◆ **Supplied information**:
+ + +

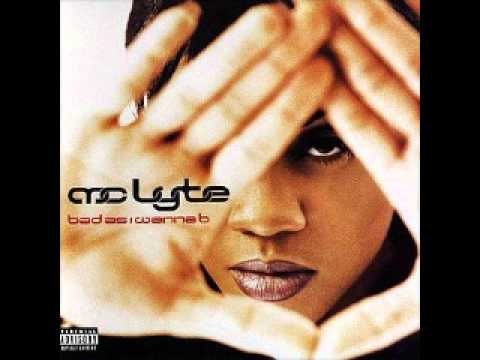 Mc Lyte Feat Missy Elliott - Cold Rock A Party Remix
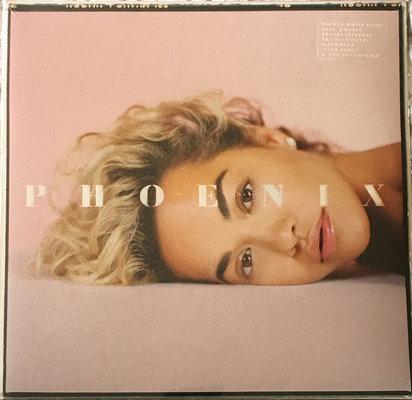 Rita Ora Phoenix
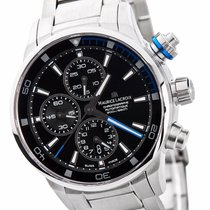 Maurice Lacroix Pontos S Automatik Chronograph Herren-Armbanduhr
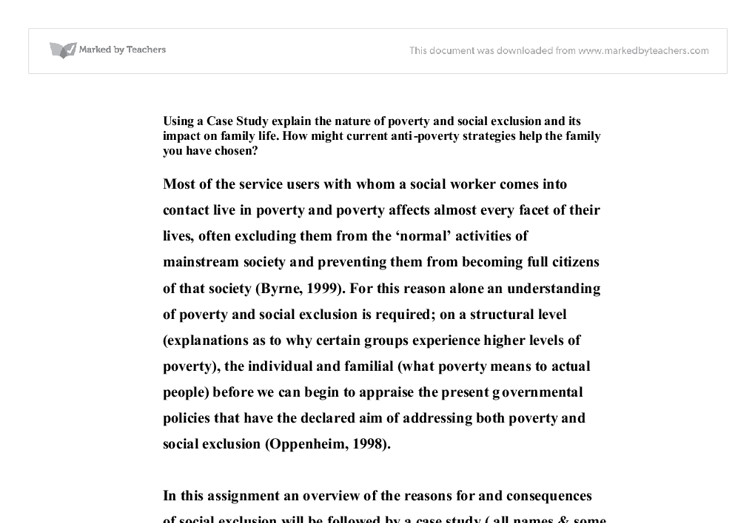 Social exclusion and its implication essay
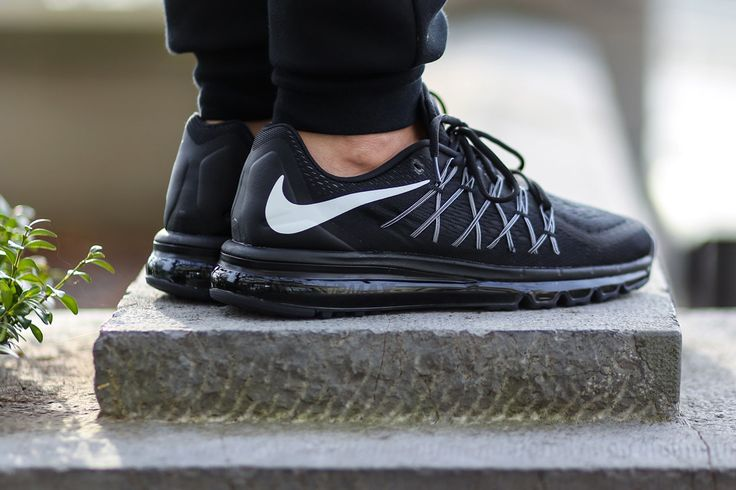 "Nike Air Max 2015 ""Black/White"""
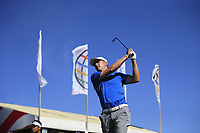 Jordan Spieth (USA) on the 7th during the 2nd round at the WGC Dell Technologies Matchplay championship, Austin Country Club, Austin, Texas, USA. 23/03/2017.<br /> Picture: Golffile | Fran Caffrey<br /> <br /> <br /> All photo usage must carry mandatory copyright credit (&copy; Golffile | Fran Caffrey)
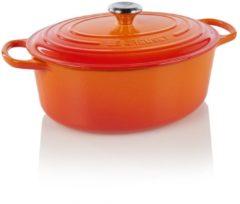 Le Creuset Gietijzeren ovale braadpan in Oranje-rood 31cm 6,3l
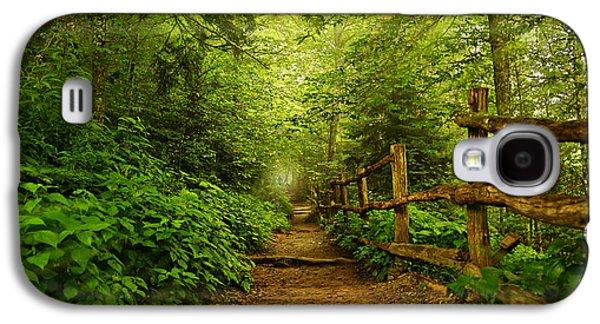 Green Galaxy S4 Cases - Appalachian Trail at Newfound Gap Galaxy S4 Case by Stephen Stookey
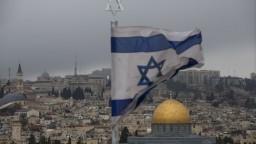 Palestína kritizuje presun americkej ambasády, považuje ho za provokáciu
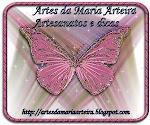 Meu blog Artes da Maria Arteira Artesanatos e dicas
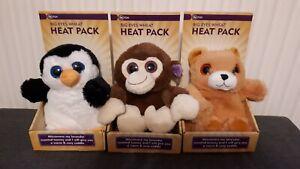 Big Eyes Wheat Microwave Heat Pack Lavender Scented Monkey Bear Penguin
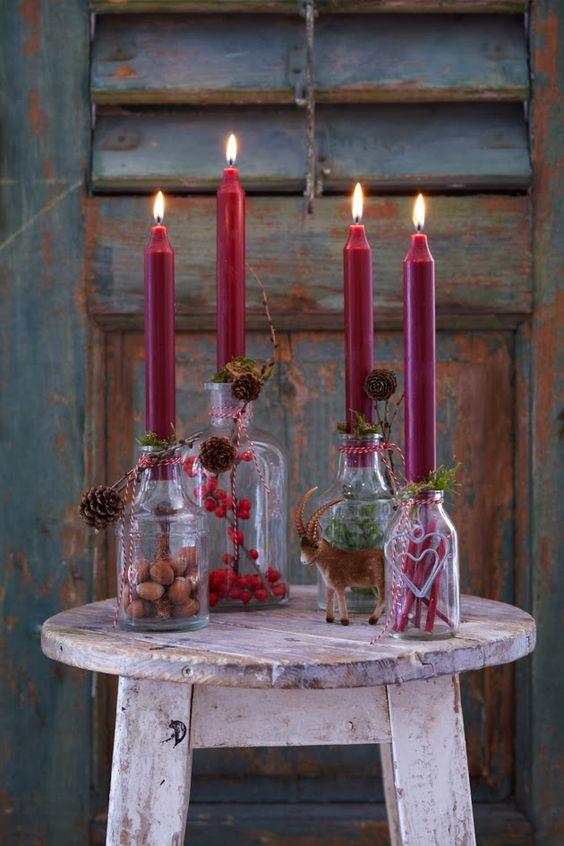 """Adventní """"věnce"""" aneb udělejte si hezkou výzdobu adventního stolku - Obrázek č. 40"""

+ + +

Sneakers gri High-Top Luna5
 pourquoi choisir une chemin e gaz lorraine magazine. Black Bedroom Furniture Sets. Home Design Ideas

+ + +

Using the records above, repeat exactly the run of lines that starts with the line with "Rita Ora Phoenix" and goes on through the line with "aneb udělejte si"; omit each picture.

 Rita Ora Phoenix
 Maurice Lacroix Pontos S Automatik Chronograph Herren-Armbanduhr
 Social exclusion and its implication essay
 "Nike Air Max 2015 ""Black/White"""
 Jordan Spieth (USA) on the 7th during the 2nd round at the WGC Dell Technologies Matchplay championship, Austin Country Club, Austin, Texas, USA. 23/03/2017.<br /> Picture: Golffile | Fran Caffrey<br /> <br /> <br /> All photo usage must carry mandatory copyright credit (&copy; Golffile | Fran Caffrey)
 Le Creuset Gietijzeren ovale braadpan in Oranje-rood 31cm 6,3l
 Green Galaxy S4 Cases - Appalachian Trail at Newfound Gap Galaxy S4 Case by Stephen Stookey
 Palestína kritizuje presun americkej ambasády, považuje ho za provokáciu
 Meu blog Artes da Maria Arteira Artesanatos e dicas
 Big Eyes Wheat Microwave Heat Pack Lavender Scented Monkey Bear Penguin
 """Adventní """"věnce"""" aneb udělejte si hezkou výzdobu adventního stolku - Obrázek č. 40"""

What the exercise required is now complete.